With a sizeable 40% for the ANC, De Schepper saidit is not necessary for every party to agree fully on all matters. She adds that it also remains to be seen whether parties are willing to accept the ANC’s invitation and if they are willing to work together with not just the ANC, but also each other.

“There are parties with starkly different (even opposing) mandates and some parties may ‘uninvite’ themselves. In the end, it is important to have a government that works efficiently and is able to implement coherent, realistic and sustainable policies without too much delay.”

De Schepper said South Africa’s financial market assets remain sensitive to the political news cycle and this is likely to remain the case until we have clarity on the new government’s composition.

“The Rand exchange rate has steadily, albeit slowly, weakened against the major currencies since the election last week. The rand is currently about 2% weaker to the euro, pound and dollar from Thursday last week. The JSE ALSI is flat compared to a week ago.

“However, broadly speaking, South Africa’s assets have been significantly more stable than the swings experienced in Mexico and India after their election news broke,” said De Schepper.

ALSO READ: Declining GDP dominated economic news in SA this week

Uncertainty about coalitions weighed on the Rand

Isaac Matshego and Busisiwe Nkonki, economists at the Nedbank Group Economic Unit, also point to the Rand weakening further this week as the uncertainty surrounding post-election coalition talks weighed on the local unit.

“Markets were hoping that the ANC would form a coalition with the “business-friendly” DA. However, the leading party suggested a government of national unity, which would see several parties with divergent policies ruling alongside the ANC.

“Unfortunately, the ANC’s decision did very little to abate concerns about the future direction of policy. The Rand traded weaker at R18.90 against the dollar, R24.20 against the pound and R20.60 against the euro,” said Matshego and Nkonki.

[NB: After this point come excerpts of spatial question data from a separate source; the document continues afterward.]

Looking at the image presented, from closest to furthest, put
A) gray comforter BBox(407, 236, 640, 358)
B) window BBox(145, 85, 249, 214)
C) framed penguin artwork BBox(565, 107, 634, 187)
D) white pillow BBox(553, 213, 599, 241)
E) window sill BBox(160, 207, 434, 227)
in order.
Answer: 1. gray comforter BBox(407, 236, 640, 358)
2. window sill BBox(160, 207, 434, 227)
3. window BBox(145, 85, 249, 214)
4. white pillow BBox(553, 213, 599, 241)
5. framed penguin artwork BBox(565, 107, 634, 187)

Mamello Matikinca-Ngwenya, Siphamandla Mkhwanazi, Thanda Sithole and Koketso Mano, economists at FNB, say with the ANC failing to gain an outright majority for the first time since 1994, the political landscape has sparked intense political horse-trading.

They point out that the president, when he announced that the ANC would talk about a government of national unity, emphasised that the primary goals of this government must be to address job creation and inclusive growth, the high cost of living, service delivery and the issues of crime and corruption. Both markets and society will likely take a constructive view of this option, they say.

ALSO READ: ANC’s surprise move: Unity government proposal rocks political boat

Economists to review NGU’s effects once it’s in place

“We will be ready to review our macroeconomic projections once the invited political parties have agreed on the government of national unity for the new administration,” they said.

They expect that the new administration will face difficult policy choices. “Preserving energy reforms and improving logistics through the Freight Logistics Roadmap is paramount, particularly in unlocking new investment.

“At 11.2% of GDP between 2012 and 2023, fixed investment falls short of the 2030 target of 20% envisioned by the National Development Plan (NDP), published more than ten years ago. All else constant, we linearly approximate that had private sector fixed investment gradually lifted from 11.7% in 2014 to around 20% by 2019, the economy would have expanded by around 2.5% to 3.0% over that period, sufficient to stabilise government debt,”they said.

While difficult political choices are being made, they say prioritising the rule of law, stability and growth should be the focus.

“Thereafter, the effective implementation of pro-growth policies early in the new administration’s term will ensure that macroeconomic fundamentals improve over the medium term. This is pivotal for the economy’s transition to a key destination for private-sector investment, enabling the reaching of NDP goals,” they added.